Category: status report

Turns out the numbers that I had gotten for Chamfer distance were off and they were even closer than I expected to the reference :). I got support for multiple spheres working and I was able to come up with a new visualization to confirm the fluid simulation traces matched as well.

My goal for this upcoming week is to re-generate all of the reference fluid simulations, record those and get log files, and then get log files from the FPGA fluid simulations and get Chamfer distance numbers. I also want to use the new visualization method to compare the fluid simulations as point clouds for easier visual verification. This will also provide as a nice graphic for all of our presentation materials.

We’ve more or less locked down our final code version,  just need to verify everything and document all of our hardware improvements with timing numbers. Feeling great that our project finally has something visual for results 🙂

The FPGA finally produces visually appealing fluid simulation output! I has to fix some nearest neighbors code and then I spent the majority of this week getting collisions of fluid particles to work.

We constrained the voxel space to [-4,4), [-6,2), [-4,4). The original algorithm uses voxels of the same size as the particle, but this would require us to make an array of size 65536, which requires approximately 1500 BRAMs when the max limit is 438. Therefore we decided to make the voxels 8 times bigger. I initially thought this would make the fluid explode due to an increased number of particles influencing each other, but we tested this and it was fine.

Currently Jeremy and Ziyi are working on the optimizations, so my primary goal for next week is to get numbers for quantitative accuracy.

We were unfortunately set back this week since we were not able to meet in person and had to rely on remote work/communication, and Jeremy was busy recovering from Covid. Though we were set back this week, it’s not a huge loss for us since we’ve allocated a good amount of slack and we were able to piggy back on the work we got done from last week. We’re confident we’re still on track to complete our project.

We were able to make some good progress this week even though we didn’t accomplish everything we wanted to. Ziyi was able to get the hardware/software interface working and got the existing build to run on the FPGA, and did some good work on build configurations as well. Jeremy and Alice made good progress on fixing bugs in the algorithm as well.

No changes were made to the schedule.

In my last update, the main goal I wanted to tackle was figuring out what to put on the FPGA, since we were discovering some crashing issues when loading the CPU too much and also installation issues regarding OpenGL. So we decided to make an architecture change, such that the FPGA platform will only perform the fluid simulation algorithm. In other words, it will take an array of 3D positions and output an array of 3D positions for each frame, and save that to a file such that a host computer that is able to run Scotty3D can load in the simulation file and play the fluid simulation.
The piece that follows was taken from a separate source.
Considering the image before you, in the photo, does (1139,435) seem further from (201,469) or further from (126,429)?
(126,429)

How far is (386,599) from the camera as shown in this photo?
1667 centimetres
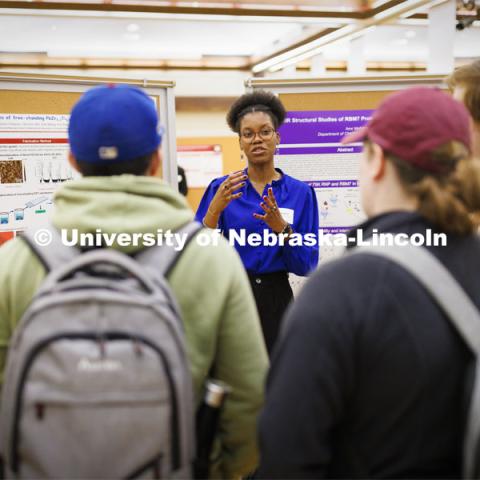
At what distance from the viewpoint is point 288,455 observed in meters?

The major task I accomplished for this week was stripping the fluid simulation code of extraneous dependencies such that the number of files loaded into the Vitis HLS would be minimal. I also worked with Jeremy and Ziyi to rewrite portions of the code that were using modern C++ features, and am currently working on loading a text file of 3D positions into keyframes for the animatino. I am making good progress already and am confident that I can finish this for next week.

Next week will be critical since we have a demo coming up, so in addition to getting the text file loaded into Scotty3D I will be working on figuring out the FPGA–> host computer communication. Since we have finally gotten the Vitis HLS project to build, I am feeling great about our progress going forward.
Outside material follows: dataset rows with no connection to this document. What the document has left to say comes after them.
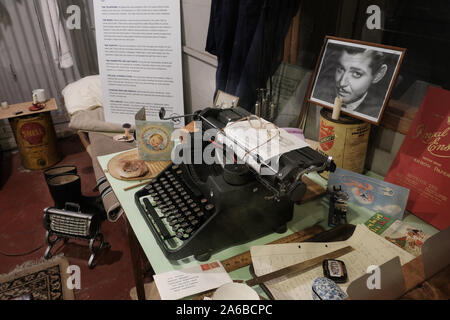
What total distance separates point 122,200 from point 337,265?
36.8 inches

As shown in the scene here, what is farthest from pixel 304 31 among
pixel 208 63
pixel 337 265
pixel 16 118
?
pixel 16 118

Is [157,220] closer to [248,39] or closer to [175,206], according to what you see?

This week I spent a lot of time trying to wrestle with C++ compilation errors, which were particularly cryptic in the Vitis HLS build environment. The Scotty3D code that we are basing our project on takes advantage of a lot of modern C++ features, and although these are good practice for general programming, they make stripping down the general codebase to what we need fairly tricky. But, after resolving several build errors and restructuring the code, we are able to build and run in the Vitis HLS environment. I also worked on beginning to implement some loop unrolling and allowing for parallelism in hardware.

I think that we are working at a steady pace, and are on track to complete our goals. Especially now that we have a steady build flow working, I think that we will be able to make smooth progress now. Next week I hope to make more progress on working on the acceleration, and also figure out a preliminary method for displaying our output, and work towards figuring out a final version of displaying output.
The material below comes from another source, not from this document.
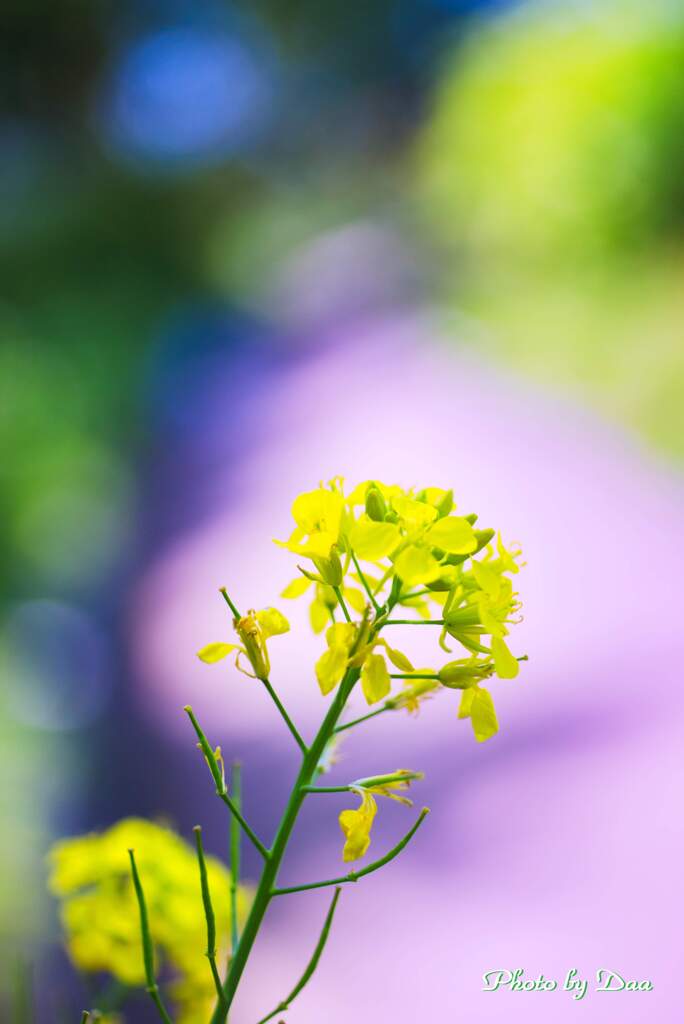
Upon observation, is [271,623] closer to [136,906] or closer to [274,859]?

This week started by finishing up our design presentation, and working on the slides for that over the weekend. Since both classes this week involved the design presentations, my productivity was lower than usual, as those are good time for getting work done. But the work that I did do this week was some troubleshooting and some design work. As a group, we finalized how we are going to store points and find neighbors. We figured that by partitioning our simulation space, we could use the cube the point is in’s neighbors to find any points relative neighbors. This means that each neighbor lookup would be O(1) time, which is of particular importance as that is something each point needs to do every iteration. Our approach can also be done in parallel. I also was working on getting some of the build flow to work, which is getting to a stable place, but interfacing with hardware and getting programs to build for different architectures is never straight forward.

Next week I will be working on both the design report, as that deliverable is due next week. Additionally, I will be working on starting taking benchmarks of the CPU implementation, and finding how to benchmark our HLS implementation when we get it working.

Currently the significant risk that we are facing is figuring out where to do the rendering now. It risks an architecture change. We have multiple contingency plans and are currently evaluating the risk/reward/effort of all of these (we are meeting again tomorrow to finalize our decision).

The most important task for the project at this stage is to address the above and get some MVP form of Scotty3D running so we can complete other tasks.

No changes were made to the schedule, as we believe we can catch up during Spring Break and with some hopefully provided slack days. Changes to the system design have not been made for now.

This week was a bit confusing in terms of workflow for me. As of now, we are still trying to fully compile the project on Vitis. We had to deal with some troubleshooting in terms of connectivity to the FPGA, but I would say that the build system is mostly stable (Nothing that can’t be solved by the solutions we had from last week).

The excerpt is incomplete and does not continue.